#### [ASSIGNED TASK]
An acceptable response holds only the line containing "the input text" and every line after it to the end of the records, each reproduced exactly.

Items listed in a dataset

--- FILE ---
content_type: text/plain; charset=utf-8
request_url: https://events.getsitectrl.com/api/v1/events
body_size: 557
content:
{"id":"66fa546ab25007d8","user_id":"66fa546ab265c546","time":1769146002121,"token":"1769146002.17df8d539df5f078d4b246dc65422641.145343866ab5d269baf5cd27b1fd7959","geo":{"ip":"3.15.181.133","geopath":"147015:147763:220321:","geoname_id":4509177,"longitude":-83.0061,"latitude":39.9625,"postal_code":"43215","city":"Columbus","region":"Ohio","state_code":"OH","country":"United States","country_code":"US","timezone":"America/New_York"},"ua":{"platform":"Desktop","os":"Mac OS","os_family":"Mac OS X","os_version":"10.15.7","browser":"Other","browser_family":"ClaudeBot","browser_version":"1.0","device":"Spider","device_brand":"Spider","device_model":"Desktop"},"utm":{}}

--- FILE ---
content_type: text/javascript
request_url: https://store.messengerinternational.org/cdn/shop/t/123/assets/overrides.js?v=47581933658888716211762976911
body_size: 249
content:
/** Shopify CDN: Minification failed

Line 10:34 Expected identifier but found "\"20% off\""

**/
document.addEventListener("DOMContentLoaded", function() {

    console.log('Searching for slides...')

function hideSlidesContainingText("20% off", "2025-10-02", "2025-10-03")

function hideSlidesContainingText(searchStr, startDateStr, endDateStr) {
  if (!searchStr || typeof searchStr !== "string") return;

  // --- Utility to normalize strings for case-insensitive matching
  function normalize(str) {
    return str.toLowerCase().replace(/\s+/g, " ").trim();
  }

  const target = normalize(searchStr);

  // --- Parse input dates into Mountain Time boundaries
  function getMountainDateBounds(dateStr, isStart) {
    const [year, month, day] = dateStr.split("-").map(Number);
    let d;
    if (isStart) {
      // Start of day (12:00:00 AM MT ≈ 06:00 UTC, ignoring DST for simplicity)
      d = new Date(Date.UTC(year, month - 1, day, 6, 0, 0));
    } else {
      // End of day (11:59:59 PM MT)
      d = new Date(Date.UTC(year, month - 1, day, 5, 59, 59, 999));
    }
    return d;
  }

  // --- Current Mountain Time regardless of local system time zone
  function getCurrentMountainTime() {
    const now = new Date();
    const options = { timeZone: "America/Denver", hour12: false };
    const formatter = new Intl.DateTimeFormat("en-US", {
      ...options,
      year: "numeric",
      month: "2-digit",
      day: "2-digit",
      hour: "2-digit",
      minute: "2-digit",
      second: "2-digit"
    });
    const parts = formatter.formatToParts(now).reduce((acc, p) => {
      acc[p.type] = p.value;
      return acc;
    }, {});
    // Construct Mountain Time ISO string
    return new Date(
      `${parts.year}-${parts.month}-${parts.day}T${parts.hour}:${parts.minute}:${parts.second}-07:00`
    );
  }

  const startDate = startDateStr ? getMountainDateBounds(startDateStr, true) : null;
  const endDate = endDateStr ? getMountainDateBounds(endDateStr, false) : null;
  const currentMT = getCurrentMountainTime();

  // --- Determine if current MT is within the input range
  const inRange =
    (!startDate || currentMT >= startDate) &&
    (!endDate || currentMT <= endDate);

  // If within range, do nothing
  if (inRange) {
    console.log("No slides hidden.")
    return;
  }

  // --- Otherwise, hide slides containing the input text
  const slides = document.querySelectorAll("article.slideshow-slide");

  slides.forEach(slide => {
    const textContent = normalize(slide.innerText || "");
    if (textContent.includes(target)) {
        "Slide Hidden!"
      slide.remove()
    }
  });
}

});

#### [RESPONSE AREA]
  // --- Otherwise, hide slides containing the input text
  const slides = document.querySelectorAll("article.slideshow-slide");

  slides.forEach(slide => {
    const textContent = normalize(slide.innerText || "");
    if (textContent.includes(target)) {
        "Slide Hidden!"
      slide.remove()
    }
  });
}

});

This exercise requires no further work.